La sécurité alimentaire en Europe et dans le monde ne justifie donc pas l’emploi des mesures couplées.
Celles-ci devraient être abolies compte tenu des graves désavantages qu’elles présentent. Premièrement, elles corrompent la production. Les agriculteurs investissent dans les secteurs les plus protégés au lieu de préférer ceux qui sont les plus compétitifs. Deuxièmement, les agriculteurs ne bénéficient que d’une partie du soutien des contribuables et des consommateurs. La stimulation de la production augmente la demande pour les facteurs de production tels que la terre, les semences, les engrais, les machines etc. Les gagnants sont les propriétaires terriens et les industries en amont, et non pas les plus dépourvus : les ouvriers agricoles et les petits paysans qui doivent louer leurs terres.

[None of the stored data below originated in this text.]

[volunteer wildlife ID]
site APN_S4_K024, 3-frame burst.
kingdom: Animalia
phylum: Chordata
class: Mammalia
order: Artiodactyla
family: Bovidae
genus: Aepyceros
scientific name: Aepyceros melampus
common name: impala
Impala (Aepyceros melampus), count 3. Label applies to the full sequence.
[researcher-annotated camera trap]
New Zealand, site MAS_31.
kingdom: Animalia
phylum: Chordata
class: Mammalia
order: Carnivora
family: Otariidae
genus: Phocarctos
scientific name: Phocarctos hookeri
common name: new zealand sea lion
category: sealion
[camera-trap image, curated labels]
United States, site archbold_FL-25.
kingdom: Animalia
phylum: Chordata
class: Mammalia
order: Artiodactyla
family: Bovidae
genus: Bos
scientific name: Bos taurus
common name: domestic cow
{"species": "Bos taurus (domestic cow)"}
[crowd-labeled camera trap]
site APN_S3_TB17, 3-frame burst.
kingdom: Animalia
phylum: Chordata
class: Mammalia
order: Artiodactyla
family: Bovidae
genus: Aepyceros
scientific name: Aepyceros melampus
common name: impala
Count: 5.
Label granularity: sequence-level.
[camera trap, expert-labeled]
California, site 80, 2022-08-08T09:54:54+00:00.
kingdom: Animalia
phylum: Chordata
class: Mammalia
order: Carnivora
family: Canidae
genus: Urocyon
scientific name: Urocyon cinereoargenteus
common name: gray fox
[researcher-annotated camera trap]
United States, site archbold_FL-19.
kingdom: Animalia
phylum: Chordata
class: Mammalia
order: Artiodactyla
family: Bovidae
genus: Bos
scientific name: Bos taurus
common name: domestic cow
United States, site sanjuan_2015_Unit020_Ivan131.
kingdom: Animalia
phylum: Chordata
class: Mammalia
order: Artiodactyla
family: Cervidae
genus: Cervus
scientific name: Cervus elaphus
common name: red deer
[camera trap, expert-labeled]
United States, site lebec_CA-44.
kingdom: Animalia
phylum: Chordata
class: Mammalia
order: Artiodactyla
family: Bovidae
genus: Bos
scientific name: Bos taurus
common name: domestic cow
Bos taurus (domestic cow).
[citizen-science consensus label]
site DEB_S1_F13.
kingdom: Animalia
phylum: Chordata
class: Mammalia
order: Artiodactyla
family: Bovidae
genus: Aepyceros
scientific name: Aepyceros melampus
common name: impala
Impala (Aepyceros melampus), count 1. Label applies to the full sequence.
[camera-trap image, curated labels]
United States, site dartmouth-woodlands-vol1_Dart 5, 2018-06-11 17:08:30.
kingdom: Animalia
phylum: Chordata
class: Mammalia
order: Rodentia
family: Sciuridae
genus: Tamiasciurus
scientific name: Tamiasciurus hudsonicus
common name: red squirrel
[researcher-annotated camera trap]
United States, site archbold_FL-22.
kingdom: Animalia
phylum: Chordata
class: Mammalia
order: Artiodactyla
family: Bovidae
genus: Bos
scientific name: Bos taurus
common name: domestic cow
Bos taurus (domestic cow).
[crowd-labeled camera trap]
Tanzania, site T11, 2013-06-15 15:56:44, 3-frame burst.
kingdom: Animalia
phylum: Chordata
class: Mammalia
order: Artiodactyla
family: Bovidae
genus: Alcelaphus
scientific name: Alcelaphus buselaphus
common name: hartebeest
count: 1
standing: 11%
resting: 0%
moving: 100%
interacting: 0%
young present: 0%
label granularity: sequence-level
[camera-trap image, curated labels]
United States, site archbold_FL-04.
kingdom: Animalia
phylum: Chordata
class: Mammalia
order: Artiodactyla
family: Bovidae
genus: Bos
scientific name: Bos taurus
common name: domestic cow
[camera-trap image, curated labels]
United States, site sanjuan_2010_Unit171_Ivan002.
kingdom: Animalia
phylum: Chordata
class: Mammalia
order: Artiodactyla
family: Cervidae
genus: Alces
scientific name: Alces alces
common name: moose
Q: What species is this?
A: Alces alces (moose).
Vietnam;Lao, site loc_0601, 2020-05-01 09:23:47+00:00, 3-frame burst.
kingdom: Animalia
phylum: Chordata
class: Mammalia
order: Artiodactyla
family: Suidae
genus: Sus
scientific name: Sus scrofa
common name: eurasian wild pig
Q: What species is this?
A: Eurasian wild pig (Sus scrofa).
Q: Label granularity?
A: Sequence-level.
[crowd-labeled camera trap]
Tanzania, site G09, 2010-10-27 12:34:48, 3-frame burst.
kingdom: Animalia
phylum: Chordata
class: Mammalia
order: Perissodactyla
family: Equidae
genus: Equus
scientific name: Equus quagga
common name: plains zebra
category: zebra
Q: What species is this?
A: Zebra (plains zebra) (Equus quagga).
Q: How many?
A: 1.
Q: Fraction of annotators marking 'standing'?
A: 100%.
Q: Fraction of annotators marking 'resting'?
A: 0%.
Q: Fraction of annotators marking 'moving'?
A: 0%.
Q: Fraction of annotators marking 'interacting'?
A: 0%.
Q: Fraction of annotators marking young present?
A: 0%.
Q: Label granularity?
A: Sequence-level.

Troisièmement, la distribution aux agriculteurs est paradoxale. Plus un agriculteur produit, moins il a généralement besoin d’un soutien public mais plus il en profite. Enfin, les mesures haussant les prix des denrées alimentaires en Europe – principalement les droits de douane sur l’importation – nuisent aux consommateurs. Selon les données de l’OCDE pour l’année 2007, la politique agricole européenne a relevé ces prix de 13% en moyenne, impliquant un transfert de 37 milliards d’euros des consommateurs aux producteurs. Les ménages à bas revenus sont particulièrement affectés car leurs dépenses alimentaires constituent une partie disproportionnelle de leur salaire.
Il n’est pas dans l’intérêt de la France de défendre une politique obsolète. Il serait plus approprié d’engager une transition des mesures couplées vers des subventions ciblées qui prennent en compte les besoins individuels des agriculteurs et les services que ceux-ci rendent à la société. L’agriculture peut en effet augmenter la valeur culturelle, esthétique et écologique du paysage. Mais les agriculteurs ne sont pas suffisamment récompensés sur le marché quand ils maintiennent des haies et des murs en pierre ou quand ils minimisent l’emploi d’engrais et de pesticides. Voici le vrai défi que les gouvernements devraient se lancer pour l’avenir.